• **AUSGEWÄHLTER TEXT**:
>>
Bild: Risse im Druckbehälter des Reaktors: AKW im belgischen Tihange.
BERLIN taz | In den Reaktordruckbehältern der beiden belgischen
Atomkraftwerke Doel 3 und Tihange 2 gibt es deutlich mehr Risse, als bisher
bekannt war. Eine neue Analyse habe ergeben, dass sich in den stählernen
Behältern, die das Herzstück eines Atomreaktors bilden, nicht 10.000,
sondern mehr als 16.000 feine Risse befinden, gab der Chef der staatlichen
Atomaufsicht FANC, Jan Bens, am Freitag bekannt.
Gegenüber dem öffentlichen belgischen Fernsehsender VRT äußerte Bens zudem
eine eindringliche Warnung an andere Länder. „Das ist möglicherweise ein
weltweites Problem für den ganzen Nuklearsektor“, sagte er. „Wir haben
unsere internationalen Kollegen bereits informiert und beraten.“ Das sehen
die beiden Wissenschaftler, die die neue Untersuchung durchführten,
genauso. „Ich wäre tatsächlich verwundert, wenn das nicht auch woanders
auftritt“, sagte Walter Bogaerts von der Universität Leuven. „Ich
befürchte, die Korrosionsaspekte wurden unterschätzt.“
Die ersten Risse in den Reaktordruckbehältern der beiden belgischen
Reaktoren wurden im Sommer 2012 entdeckt. Nach einer Untersuchung gingen
diese zunächst wieder ans Netz; nach neuen Materialtests ließ die
Atomaufsicht sie im Juli 2014 erneut abschalten. Bisher wurden die Risse
auf Wasserstoffeinschlüsse bei der Herstellung des Stahls zurückgeführt.
<<
• **AUFGABE 1**: Gib den Text über die Reaktorrisse in Belgien wortgetreu wieder, und zwar alles von „Bild: Risse im“ bis hinunter zu „am Freitag bekannt.“.
• **AUFGABE 2**:
Beantworte anhand des Textes über die Reaktorrisse in Belgien folgende Fragen:
(a) Wie viele feine Risse befinden sich laut der neuen Analyse in den Behältern?
(b) Wann wurden die ersten Risse in den Reaktordruckbehältern entdeckt?
(c) Worauf wurden die Risse bisher zurückgeführt?

• **ERFASSTES MATERIAL**:
>>
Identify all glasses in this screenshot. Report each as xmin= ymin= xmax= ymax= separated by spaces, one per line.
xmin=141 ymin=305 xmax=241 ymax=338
<<
• **MUSTERLÖSUNG 1**:
Bild: Risse im Druckbehälter des Reaktors: AKW im belgischen Tihange.
BERLIN taz | In den Reaktordruckbehältern der beiden belgischen
Atomkraftwerke Doel 3 und Tihange 2 gibt es deutlich mehr Risse, als bisher
bekannt war. Eine neue Analyse habe ergeben, dass sich in den stählernen
Behältern, die das Herzstück eines Atomreaktors bilden, nicht 10.000,
sondern mehr als 16.000 feine Risse befinden, gab der Chef der staatlichen
Atomaufsicht FANC, Jan Bens, am Freitag bekannt.

• **MUSTERLÖSUNG 2**:
(a) Laut der neuen Analyse befinden sich mehr als 16.000 feine Risse in den Behältern.
(b) Die ersten Risse wurden im Sommer 2012 entdeckt.
(c) Die Risse wurden bisher auf Wasserstoffeinschlüsse bei der Herstellung des Stahls zurückgeführt.